Directeur de recherche au Centre Roland Mousnier, Olivier Grenouilleau est un spécialiste de l’histoire des traites. Dans l’ouvrage Qu’est-ce que l’esclavage ?, publié dans la collection « Folio Histoire », il cherche à définir l’esclavage, à déterminer ses principaux traits constitutifs, tout en revenant abondamment sur les rapports de ceux qu’il qualifie d’« hommes-frontières » avec leurs maîtres.
Qu’est-ce que l’esclavage ? n’est certainement pas dénué d’ambition. En quelque 400 pages (hors bibliographie), Olivier Grenouilleau livre une vision panoptique, très documentée, et transcontinentale, de l’esclavage. Ne cédant à aucune évidence, il s’échine à définir son objet d’étude et s’épanche longuement sur ce qui caractérise l’esclavagisme : l’altérité, les rapports de domination, le droit de possession d’autrui, l’utilité, un rapport de médiation vis-à-vis du monde… De la Grèce à Rome en passant par les Caraïbes, le Brésil ou les États-Unis, en citant Finley, Freyre ou Locke (mais jamais les esclaves eux-mêmes), l’auteur aborde de nombreux sujets liés à l’esclavage, dont les affranchissements (souvent intéressés et touchant avant tout les esclaves les moins dociles ou les plus intimes), les modes d’asservissement (guerre, dette, razzia, descendance, etc.), l’organisation sociale ou politique de cette institution ou encore les révoltes de ceux qui en souffrent.

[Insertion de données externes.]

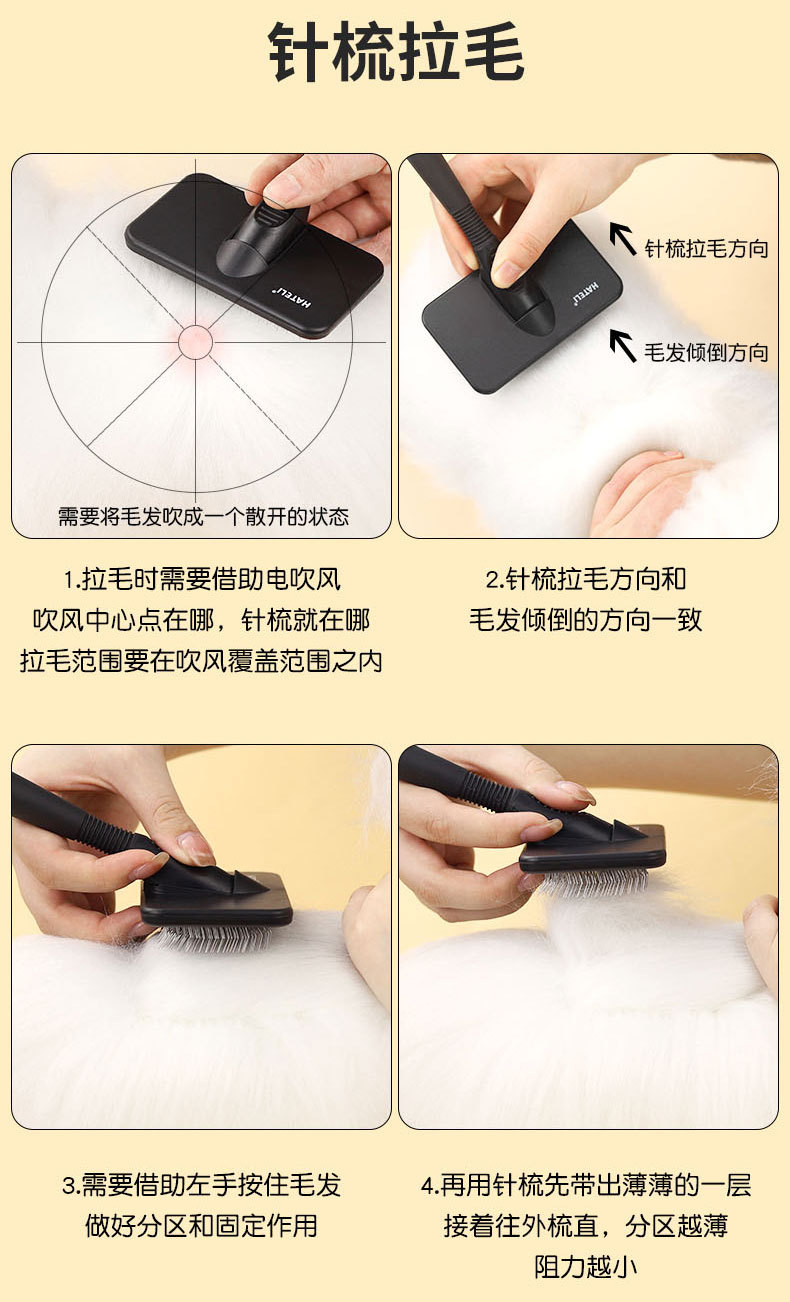 针梳拉毛

HATELI

需要将毛发吹成一个散开的状态

HATELI

针梳拉毛方向

毛发倾倒方向

1.拉毛时需要借助电吹风
吹风中心点在哪，针梳就在哪
拉毛范围要在吹风覆盖范围之内

2.针梳拉毛方向和
毛发倾倒的方向一致

3.需要借助左手按住毛发
做好分区和固定作用

4.再用针梳先带出薄薄的一层
接着往外梳直，分区越薄
阻力越小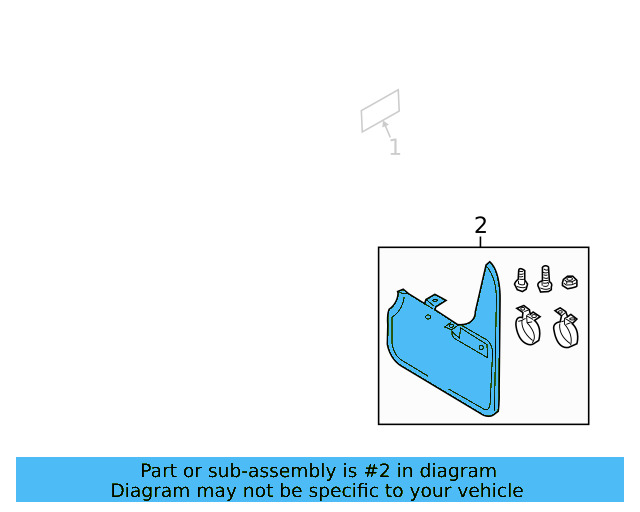 1

2

Part or sub-assembly is #2 in diagram
Diagram may not be specific to your vehicle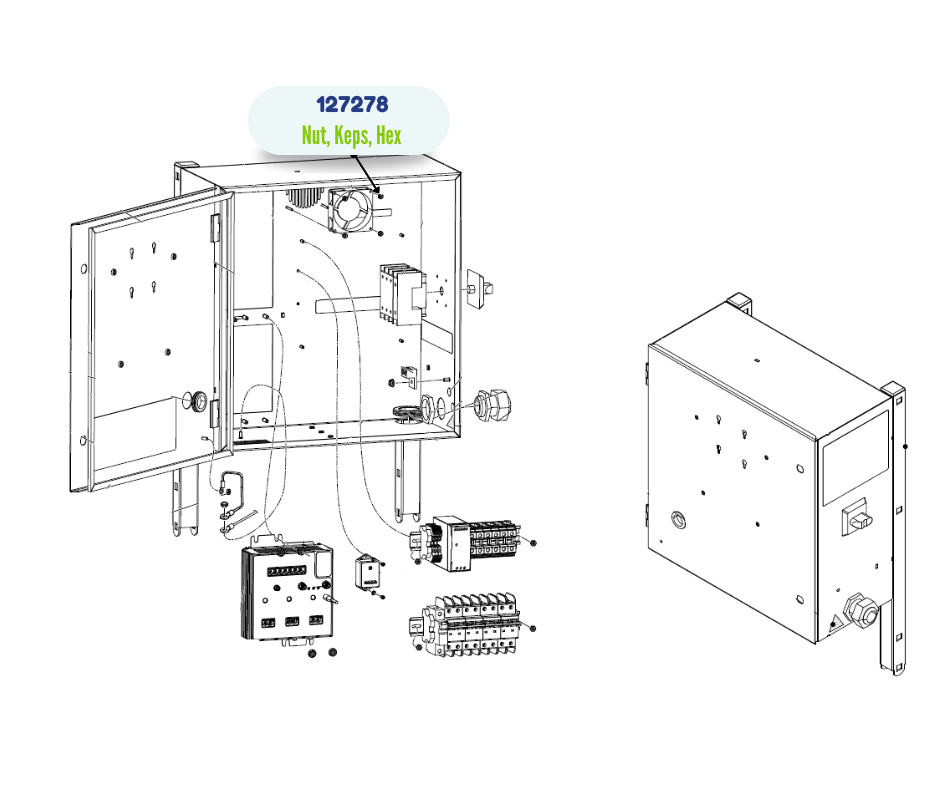 127278
Nut, Keps, Hex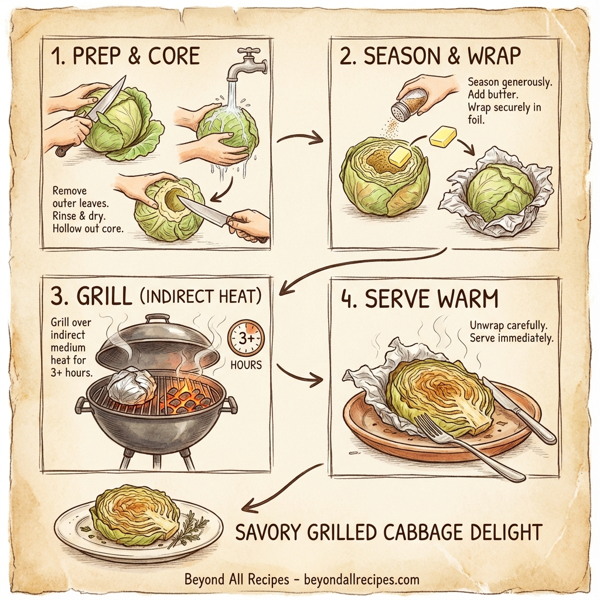 1. PREP & CORE

Remove outer leaves. Rinse & dry. Hollow out core.

2. SEASON & WRAP

Season generously. Add butter. Wrap securely in foil.

3. GRILL (INDIRECT HEAT)

Grill over indirect medium heat for 3+ hours.

3+

HOURS

4. SERVE WARM

Unwrap carefully. Serve immediately.

SAVORY GRILLED CABBAGE DELIGHT

Beyond All Recipes - beyondallrecipes.com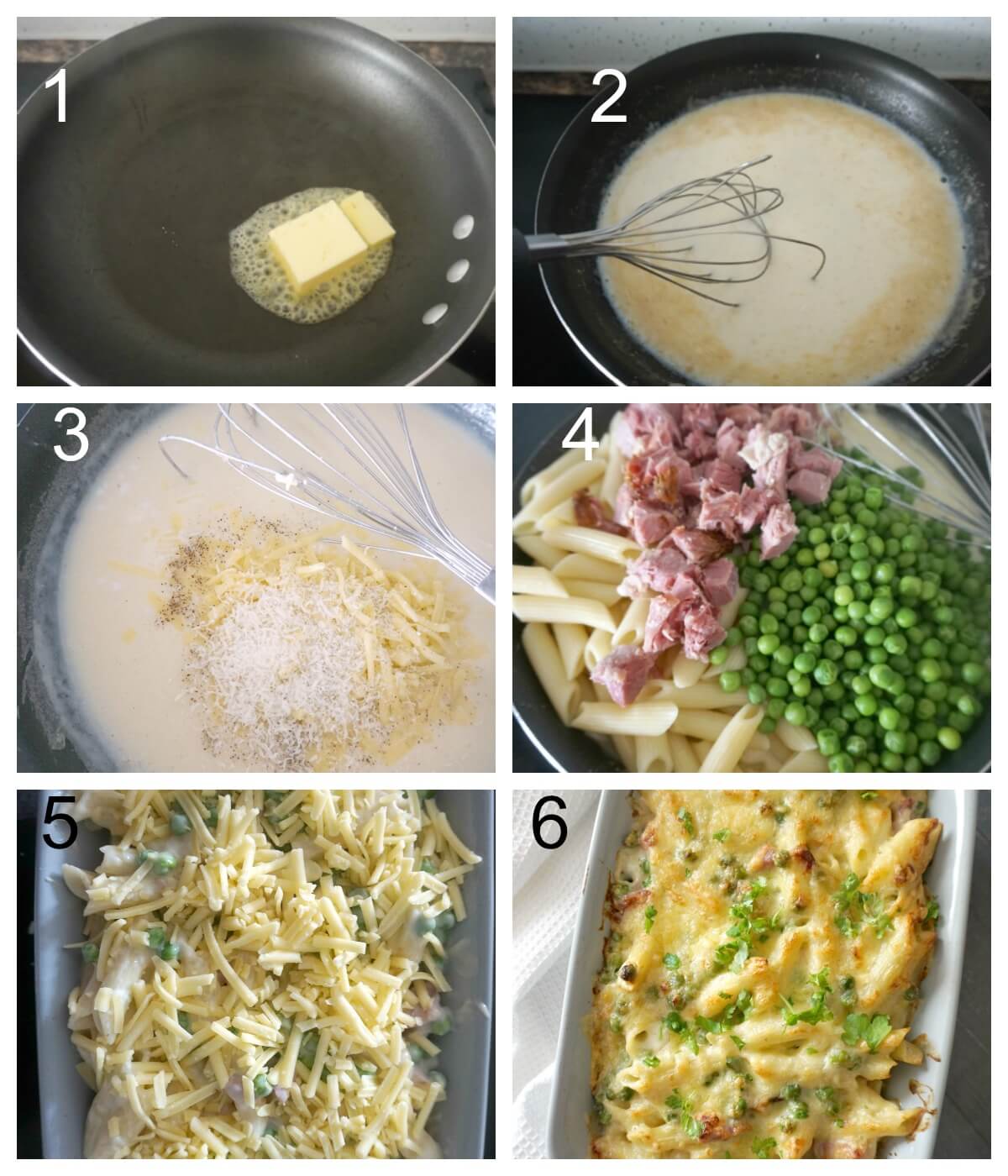 1
2
3
4
5
6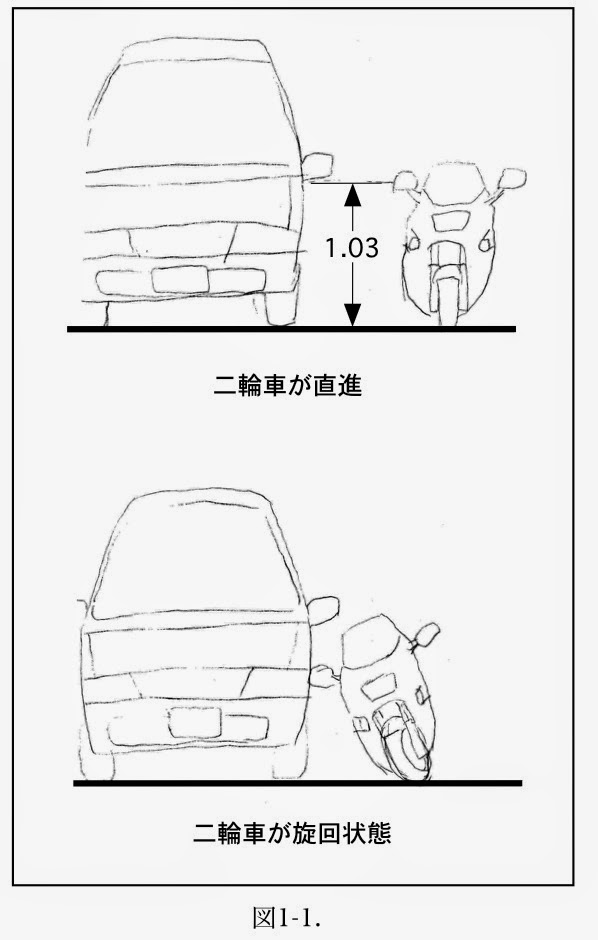 1.03

二輪車が直進

二輪車が旋回状態

図1-1.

Le principal intérêt de cet essai tient probablement au dépassement des généralités. Si un esclave se distingue par une utilité productive quasi tautologique, Olivier Grenouilleau rappelle également qu’il octroie à son maître une forme de puissance symbolique, voire qu’il peut être sollicité pour la reproduction sexuelle. Il revient aussi sur les perceptions erronées distinguant les esclaves domestiques de ceux des plantations, rappelant la dureté avec laquelle chacun pouvait être indifféremment traité. La traite transatlantique se fond dans une réflexion bien plus globale, qui replace par endroits l’esclave au centre d’un processus royal, militaire ou politique. Surtout, de bout en bout, et à travers trois parties qui se complètent parfaitement, Olivier Grenouilleau fait montre de ses capacités de vulgarisation et de synthèse. Qu’est-ce que l’esclavage ? se lit de manière fluide et demeure accessible à tout un chacun et ce, malgré le fait qu’il s’enrichisse de multiples références et qu’il s’intéresse aux hypothèses naturalistes, progressistes ou transitionnelles de l’institution esclavagiste.